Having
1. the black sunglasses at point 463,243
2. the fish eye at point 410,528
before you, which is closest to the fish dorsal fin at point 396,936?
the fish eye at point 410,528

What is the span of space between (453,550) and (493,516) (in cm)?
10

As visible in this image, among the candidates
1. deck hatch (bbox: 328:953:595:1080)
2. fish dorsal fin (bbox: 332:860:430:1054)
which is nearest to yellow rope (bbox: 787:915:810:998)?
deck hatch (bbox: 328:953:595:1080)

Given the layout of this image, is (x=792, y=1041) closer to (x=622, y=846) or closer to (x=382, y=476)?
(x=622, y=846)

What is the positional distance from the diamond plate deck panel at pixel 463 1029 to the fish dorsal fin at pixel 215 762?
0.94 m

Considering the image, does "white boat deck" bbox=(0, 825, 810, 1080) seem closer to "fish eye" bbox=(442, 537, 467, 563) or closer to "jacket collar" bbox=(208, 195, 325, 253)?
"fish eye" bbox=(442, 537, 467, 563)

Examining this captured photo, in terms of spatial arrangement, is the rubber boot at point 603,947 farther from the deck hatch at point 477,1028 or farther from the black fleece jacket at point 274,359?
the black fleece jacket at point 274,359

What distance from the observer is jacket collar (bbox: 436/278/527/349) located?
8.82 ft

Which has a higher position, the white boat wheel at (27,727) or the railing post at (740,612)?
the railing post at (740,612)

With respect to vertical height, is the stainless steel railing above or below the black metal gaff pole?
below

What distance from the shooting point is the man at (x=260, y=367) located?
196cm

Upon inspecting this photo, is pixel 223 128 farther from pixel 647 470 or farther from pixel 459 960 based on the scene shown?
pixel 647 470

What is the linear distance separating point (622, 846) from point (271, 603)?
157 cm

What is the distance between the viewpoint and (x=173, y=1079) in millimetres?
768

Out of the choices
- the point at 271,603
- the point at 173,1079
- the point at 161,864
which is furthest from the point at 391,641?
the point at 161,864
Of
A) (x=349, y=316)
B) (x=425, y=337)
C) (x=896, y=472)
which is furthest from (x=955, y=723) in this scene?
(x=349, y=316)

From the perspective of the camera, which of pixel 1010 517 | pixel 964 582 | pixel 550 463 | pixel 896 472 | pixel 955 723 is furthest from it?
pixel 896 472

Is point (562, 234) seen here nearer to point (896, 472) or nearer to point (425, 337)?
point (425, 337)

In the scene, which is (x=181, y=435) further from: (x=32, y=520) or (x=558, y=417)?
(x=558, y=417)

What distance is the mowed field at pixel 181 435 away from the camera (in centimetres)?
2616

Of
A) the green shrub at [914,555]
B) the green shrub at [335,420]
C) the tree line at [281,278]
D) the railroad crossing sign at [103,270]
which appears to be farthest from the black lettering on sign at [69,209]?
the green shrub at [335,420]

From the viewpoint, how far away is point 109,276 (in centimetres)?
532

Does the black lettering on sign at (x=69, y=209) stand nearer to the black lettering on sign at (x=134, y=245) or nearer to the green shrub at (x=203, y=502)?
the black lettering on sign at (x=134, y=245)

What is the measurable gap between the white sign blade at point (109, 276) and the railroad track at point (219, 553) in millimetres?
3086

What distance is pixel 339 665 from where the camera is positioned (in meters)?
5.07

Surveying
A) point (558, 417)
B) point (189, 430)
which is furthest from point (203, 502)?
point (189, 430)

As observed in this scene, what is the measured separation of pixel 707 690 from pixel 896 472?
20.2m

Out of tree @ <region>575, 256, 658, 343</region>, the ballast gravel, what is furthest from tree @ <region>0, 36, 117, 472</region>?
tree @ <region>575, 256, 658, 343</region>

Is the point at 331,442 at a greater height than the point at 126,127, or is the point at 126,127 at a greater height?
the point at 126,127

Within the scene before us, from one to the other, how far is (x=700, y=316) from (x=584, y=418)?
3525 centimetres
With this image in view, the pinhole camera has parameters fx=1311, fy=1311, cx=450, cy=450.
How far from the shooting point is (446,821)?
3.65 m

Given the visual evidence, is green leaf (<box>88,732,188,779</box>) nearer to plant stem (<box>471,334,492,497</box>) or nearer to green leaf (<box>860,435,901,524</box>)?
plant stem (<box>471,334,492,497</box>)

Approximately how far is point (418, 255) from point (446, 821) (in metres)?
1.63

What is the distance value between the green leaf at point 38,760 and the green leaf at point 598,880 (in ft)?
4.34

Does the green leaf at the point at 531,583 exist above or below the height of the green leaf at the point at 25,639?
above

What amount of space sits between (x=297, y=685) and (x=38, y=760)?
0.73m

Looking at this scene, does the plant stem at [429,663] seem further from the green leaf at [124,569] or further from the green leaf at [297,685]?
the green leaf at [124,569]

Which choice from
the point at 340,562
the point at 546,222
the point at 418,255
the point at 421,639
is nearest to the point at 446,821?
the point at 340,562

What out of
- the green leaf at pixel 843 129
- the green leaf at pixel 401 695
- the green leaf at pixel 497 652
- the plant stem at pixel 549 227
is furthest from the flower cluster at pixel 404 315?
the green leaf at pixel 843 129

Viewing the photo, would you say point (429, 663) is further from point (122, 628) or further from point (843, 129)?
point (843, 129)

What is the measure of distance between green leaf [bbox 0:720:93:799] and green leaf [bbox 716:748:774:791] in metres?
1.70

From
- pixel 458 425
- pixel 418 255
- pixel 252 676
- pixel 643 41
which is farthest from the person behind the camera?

** Goal of the exercise **
Copy out all of the data above word for word, without changing anything.

** Reply **
Having
1. the black sunglasses at point 463,243
2. the fish eye at point 410,528
before you, which is closest to the fish dorsal fin at point 396,936?
the fish eye at point 410,528

What is the span of space between (453,550) and (493,516) (in cm)?
10

As visible in this image, among the candidates
1. deck hatch (bbox: 328:953:595:1080)
2. fish dorsal fin (bbox: 332:860:430:1054)
which is nearest to yellow rope (bbox: 787:915:810:998)?
deck hatch (bbox: 328:953:595:1080)

Given the layout of this image, is (x=792, y=1041) closer to (x=622, y=846) or closer to (x=382, y=476)?
(x=622, y=846)

What is the positional distance from the diamond plate deck panel at pixel 463 1029 to the fish dorsal fin at pixel 215 762?
0.94 m

Considering the image, does "white boat deck" bbox=(0, 825, 810, 1080) seem closer to "fish eye" bbox=(442, 537, 467, 563) or closer to "jacket collar" bbox=(208, 195, 325, 253)?
"fish eye" bbox=(442, 537, 467, 563)

Examining this captured photo, in terms of spatial arrangement, is the rubber boot at point 603,947 farther from the deck hatch at point 477,1028 or farther from the black fleece jacket at point 274,359?
the black fleece jacket at point 274,359

What distance from the observer is jacket collar (bbox: 436/278/527/349) located?
8.82 ft

Which has a higher position, the white boat wheel at (27,727) or the railing post at (740,612)?
the railing post at (740,612)

With respect to vertical height, is the stainless steel railing above or below the black metal gaff pole?
below

What distance from the shooting point is the man at (x=260, y=367) located?
196cm

Upon inspecting this photo, is pixel 223 128 farther from pixel 647 470 or farther from pixel 459 960 based on the scene shown?
pixel 647 470

What is the linear distance separating point (622, 846) from point (271, 603)?
157 cm

What is the distance between the viewpoint and (x=173, y=1079) in millimetres?
768

Out of the choices
- the point at 271,603
- the point at 173,1079
- the point at 161,864
which is furthest from the point at 391,641?
the point at 161,864
Of
A) (x=349, y=316)
B) (x=425, y=337)
C) (x=896, y=472)
which is furthest from (x=955, y=723) in this scene?
(x=349, y=316)

From the perspective of the camera, which of pixel 1010 517 | pixel 964 582 | pixel 550 463 | pixel 896 472 | pixel 955 723 is furthest from it?
pixel 896 472

Is point (562, 234) seen here nearer to point (896, 472) or nearer to point (425, 337)?
point (425, 337)

In the scene, which is (x=181, y=435) further from: (x=32, y=520) or (x=558, y=417)?
(x=558, y=417)

What distance is the mowed field at pixel 181 435 away from the camera (in centimetres)?
2616

Of
A) the green shrub at [914,555]
B) the green shrub at [335,420]
C) the tree line at [281,278]
D) the railroad crossing sign at [103,270]
which appears to be farthest from the black lettering on sign at [69,209]?
the green shrub at [335,420]

From the viewpoint, how far away is point 109,276 (in centimetres)?
532

Does the black lettering on sign at (x=69, y=209) stand nearer to the black lettering on sign at (x=134, y=245) or nearer to the green shrub at (x=203, y=502)?
the black lettering on sign at (x=134, y=245)

What is the measurable gap between the white sign blade at point (109, 276) and the railroad track at point (219, 553) in millimetres?
3086

What distance is pixel 339 665 from where the camera is positioned (in meters)?
5.07

Surveying
A) point (558, 417)
B) point (189, 430)
which is furthest from point (203, 502)?
point (189, 430)

As observed in this scene, what is the measured separation of pixel 707 690 from pixel 896 472?
20.2m

Out of tree @ <region>575, 256, 658, 343</region>, the ballast gravel, what is furthest from tree @ <region>0, 36, 117, 472</region>?
tree @ <region>575, 256, 658, 343</region>

Is the point at 331,442 at a greater height than the point at 126,127, or is the point at 126,127 at a greater height?
the point at 126,127

Within the scene before us, from one to the other, how far is (x=700, y=316) from (x=584, y=418)?
3525 centimetres
With this image in view, the pinhole camera has parameters fx=1311, fy=1311, cx=450, cy=450.
How far from the shooting point is (446,821)?
3.65 m

Given the visual evidence, is green leaf (<box>88,732,188,779</box>) nearer to plant stem (<box>471,334,492,497</box>) or nearer to green leaf (<box>860,435,901,524</box>)?
plant stem (<box>471,334,492,497</box>)

Approximately how far is point (418, 255) from point (446, 821) (in metres)?
1.63

What is the distance value between the green leaf at point 38,760 and the green leaf at point 598,880 (in ft)?
4.34

Does the green leaf at the point at 531,583 exist above or below the height of the green leaf at the point at 25,639?
above

What amount of space sits between (x=297, y=685) and (x=38, y=760)?
0.73m

Looking at this scene, does the plant stem at [429,663] seem further from the green leaf at [124,569] or further from the green leaf at [297,685]?
the green leaf at [124,569]

Which choice from
the point at 340,562
the point at 546,222
the point at 418,255
the point at 421,639
is nearest to the point at 446,821?
the point at 340,562

What out of
- the green leaf at pixel 843 129
- the green leaf at pixel 401 695
- the green leaf at pixel 497 652
- the plant stem at pixel 549 227
is furthest from the flower cluster at pixel 404 315?
the green leaf at pixel 843 129

Viewing the photo, would you say point (429, 663) is further from point (122, 628) or further from point (843, 129)?
point (843, 129)

What is the measure of distance between green leaf [bbox 0:720:93:799] and green leaf [bbox 716:748:774:791] in metres?
1.70

From
- pixel 458 425
- pixel 418 255
- pixel 252 676
- pixel 643 41
which is farthest from the person behind the camera?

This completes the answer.